# Is it a Bacopa ? Which?



## Aitite (Nov 17, 2007)

Can anyone identifie it, please.
It was bought in IKEA 
It's 10 cm. high.

Many thanks


----------



## DonaldmBoyer (Aug 18, 2005)

Bacopa carolina, I think.


----------



## Alex Ribeiro (Nov 25, 2004)

No way, this isn't B. caroliniana


----------



## mikenas102 (Feb 8, 2006)

Looks like Bacopa Australis that isn't getting enough light and has gotten a little leggy.


----------



## mikenas102 (Feb 8, 2006)

I just noticed you said IKEA. Do you mean IKEA as in the furniture store?


----------



## Aitite (Nov 17, 2007)

Yes, in the furniture store IKEA in Spain
2 euros. Very cheap I think.

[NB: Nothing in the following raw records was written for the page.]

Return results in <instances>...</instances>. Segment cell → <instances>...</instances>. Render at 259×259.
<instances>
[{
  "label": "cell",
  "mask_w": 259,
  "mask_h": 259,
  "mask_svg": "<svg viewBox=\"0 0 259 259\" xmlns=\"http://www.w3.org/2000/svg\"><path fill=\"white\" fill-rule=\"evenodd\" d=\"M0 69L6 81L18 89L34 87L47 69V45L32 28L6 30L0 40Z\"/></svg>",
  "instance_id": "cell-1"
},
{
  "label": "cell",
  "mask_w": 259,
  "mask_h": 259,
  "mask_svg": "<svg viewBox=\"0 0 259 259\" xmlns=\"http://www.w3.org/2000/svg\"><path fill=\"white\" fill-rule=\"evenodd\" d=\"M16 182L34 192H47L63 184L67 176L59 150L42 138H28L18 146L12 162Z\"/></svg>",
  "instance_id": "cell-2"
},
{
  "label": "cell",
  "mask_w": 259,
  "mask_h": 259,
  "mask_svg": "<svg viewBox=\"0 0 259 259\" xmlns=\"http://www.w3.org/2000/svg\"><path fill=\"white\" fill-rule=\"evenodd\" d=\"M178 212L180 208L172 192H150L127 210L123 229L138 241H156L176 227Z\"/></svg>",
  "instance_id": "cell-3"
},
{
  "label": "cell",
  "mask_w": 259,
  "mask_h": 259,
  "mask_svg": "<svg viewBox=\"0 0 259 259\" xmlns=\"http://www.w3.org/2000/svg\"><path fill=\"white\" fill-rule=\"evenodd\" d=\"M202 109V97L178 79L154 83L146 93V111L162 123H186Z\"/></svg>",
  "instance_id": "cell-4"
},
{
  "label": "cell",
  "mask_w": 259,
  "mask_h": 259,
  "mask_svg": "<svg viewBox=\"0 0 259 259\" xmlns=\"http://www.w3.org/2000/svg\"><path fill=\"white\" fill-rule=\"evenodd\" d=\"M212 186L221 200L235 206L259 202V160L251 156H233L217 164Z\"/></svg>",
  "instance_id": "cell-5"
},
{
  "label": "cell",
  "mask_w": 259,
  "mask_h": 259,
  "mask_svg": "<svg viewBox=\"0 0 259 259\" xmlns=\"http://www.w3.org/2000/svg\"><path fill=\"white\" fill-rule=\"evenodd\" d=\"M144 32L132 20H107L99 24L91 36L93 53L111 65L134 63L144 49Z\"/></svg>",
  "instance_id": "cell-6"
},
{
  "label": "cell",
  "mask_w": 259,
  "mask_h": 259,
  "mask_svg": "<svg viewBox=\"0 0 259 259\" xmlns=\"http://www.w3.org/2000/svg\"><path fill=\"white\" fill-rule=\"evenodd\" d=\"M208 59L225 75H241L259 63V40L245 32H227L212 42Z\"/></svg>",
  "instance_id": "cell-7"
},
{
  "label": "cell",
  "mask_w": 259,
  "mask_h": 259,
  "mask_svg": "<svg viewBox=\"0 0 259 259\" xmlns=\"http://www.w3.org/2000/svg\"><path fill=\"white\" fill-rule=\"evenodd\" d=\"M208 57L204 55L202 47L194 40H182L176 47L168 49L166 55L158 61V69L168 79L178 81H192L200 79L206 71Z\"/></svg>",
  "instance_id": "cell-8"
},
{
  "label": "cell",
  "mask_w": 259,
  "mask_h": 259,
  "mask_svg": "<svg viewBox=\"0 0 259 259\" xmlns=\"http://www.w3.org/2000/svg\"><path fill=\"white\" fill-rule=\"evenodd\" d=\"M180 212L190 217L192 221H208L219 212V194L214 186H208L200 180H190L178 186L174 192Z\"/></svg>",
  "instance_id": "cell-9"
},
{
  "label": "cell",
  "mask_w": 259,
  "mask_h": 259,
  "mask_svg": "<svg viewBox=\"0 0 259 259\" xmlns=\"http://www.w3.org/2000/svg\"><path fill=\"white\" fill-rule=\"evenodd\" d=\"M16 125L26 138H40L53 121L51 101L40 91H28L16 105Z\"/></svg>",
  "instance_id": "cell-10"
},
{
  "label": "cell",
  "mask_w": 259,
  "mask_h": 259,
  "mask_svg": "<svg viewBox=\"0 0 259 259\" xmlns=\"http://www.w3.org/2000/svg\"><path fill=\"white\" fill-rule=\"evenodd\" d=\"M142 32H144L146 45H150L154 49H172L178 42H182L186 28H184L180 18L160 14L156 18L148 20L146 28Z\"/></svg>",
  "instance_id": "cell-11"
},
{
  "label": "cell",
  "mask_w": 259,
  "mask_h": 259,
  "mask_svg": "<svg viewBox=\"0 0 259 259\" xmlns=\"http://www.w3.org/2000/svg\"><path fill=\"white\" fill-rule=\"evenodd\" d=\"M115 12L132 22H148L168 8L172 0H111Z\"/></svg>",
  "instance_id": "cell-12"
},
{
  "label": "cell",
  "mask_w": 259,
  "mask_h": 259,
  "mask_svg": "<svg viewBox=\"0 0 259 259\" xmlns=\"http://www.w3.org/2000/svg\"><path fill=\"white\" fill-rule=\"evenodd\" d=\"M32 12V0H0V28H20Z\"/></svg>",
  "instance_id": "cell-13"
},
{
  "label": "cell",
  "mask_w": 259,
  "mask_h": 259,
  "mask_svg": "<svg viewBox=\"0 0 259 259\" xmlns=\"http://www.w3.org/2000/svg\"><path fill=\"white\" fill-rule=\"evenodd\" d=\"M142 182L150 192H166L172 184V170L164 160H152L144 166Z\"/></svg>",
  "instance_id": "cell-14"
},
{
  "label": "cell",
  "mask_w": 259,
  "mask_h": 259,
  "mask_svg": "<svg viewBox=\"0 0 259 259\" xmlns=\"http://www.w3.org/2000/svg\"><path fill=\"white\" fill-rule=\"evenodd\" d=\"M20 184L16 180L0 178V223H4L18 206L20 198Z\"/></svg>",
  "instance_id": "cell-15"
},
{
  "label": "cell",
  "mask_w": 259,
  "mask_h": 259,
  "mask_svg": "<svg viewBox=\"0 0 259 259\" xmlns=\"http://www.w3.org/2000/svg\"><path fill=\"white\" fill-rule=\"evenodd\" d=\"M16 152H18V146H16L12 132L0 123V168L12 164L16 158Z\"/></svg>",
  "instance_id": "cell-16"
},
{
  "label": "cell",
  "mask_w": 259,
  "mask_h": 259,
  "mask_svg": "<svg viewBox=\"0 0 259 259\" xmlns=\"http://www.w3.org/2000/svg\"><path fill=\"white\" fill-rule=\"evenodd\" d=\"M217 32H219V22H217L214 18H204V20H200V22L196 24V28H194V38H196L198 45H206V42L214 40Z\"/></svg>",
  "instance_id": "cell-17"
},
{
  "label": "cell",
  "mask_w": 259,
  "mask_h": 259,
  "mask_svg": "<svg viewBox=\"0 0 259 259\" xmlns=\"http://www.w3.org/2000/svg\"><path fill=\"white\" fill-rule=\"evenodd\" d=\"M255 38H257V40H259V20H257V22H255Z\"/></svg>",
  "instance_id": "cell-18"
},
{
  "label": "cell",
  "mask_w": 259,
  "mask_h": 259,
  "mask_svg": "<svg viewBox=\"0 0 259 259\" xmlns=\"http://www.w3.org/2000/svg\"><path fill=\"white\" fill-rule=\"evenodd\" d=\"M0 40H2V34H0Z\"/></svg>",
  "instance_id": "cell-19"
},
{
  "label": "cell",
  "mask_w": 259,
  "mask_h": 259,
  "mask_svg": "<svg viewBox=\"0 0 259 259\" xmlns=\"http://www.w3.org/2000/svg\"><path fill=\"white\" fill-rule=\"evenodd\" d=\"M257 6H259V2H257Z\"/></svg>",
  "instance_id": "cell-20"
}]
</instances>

They are in small transparent plastic, with a beautiful flowerpot.
You'll find pond plants and also Egeria densa (not for tropical acuariums).


----------



## Aitite (Nov 17, 2007)

I think Bacopa Caroliniana is,


----------



## Aitite (Nov 17, 2007)

Do you know this spanish Atlas? 
http://atlas.drpez.org/albums.php

It´s very good.


----------



## Rastaman (Jul 24, 2006)

You have _Lysimachia nummularia_


----------



## HeyPK (Jan 23, 2004)

I think your plant is _Lysimachia nummularia_.


----------



## Aitite (Nov 17, 2007)

Yes! Thank you!. 
It is Lysimachia nummularia Aurea 
I have confirmed it in http://atlas.drpez.org/Lysimachia-nummularia-Aurea

Many thanks again.


----------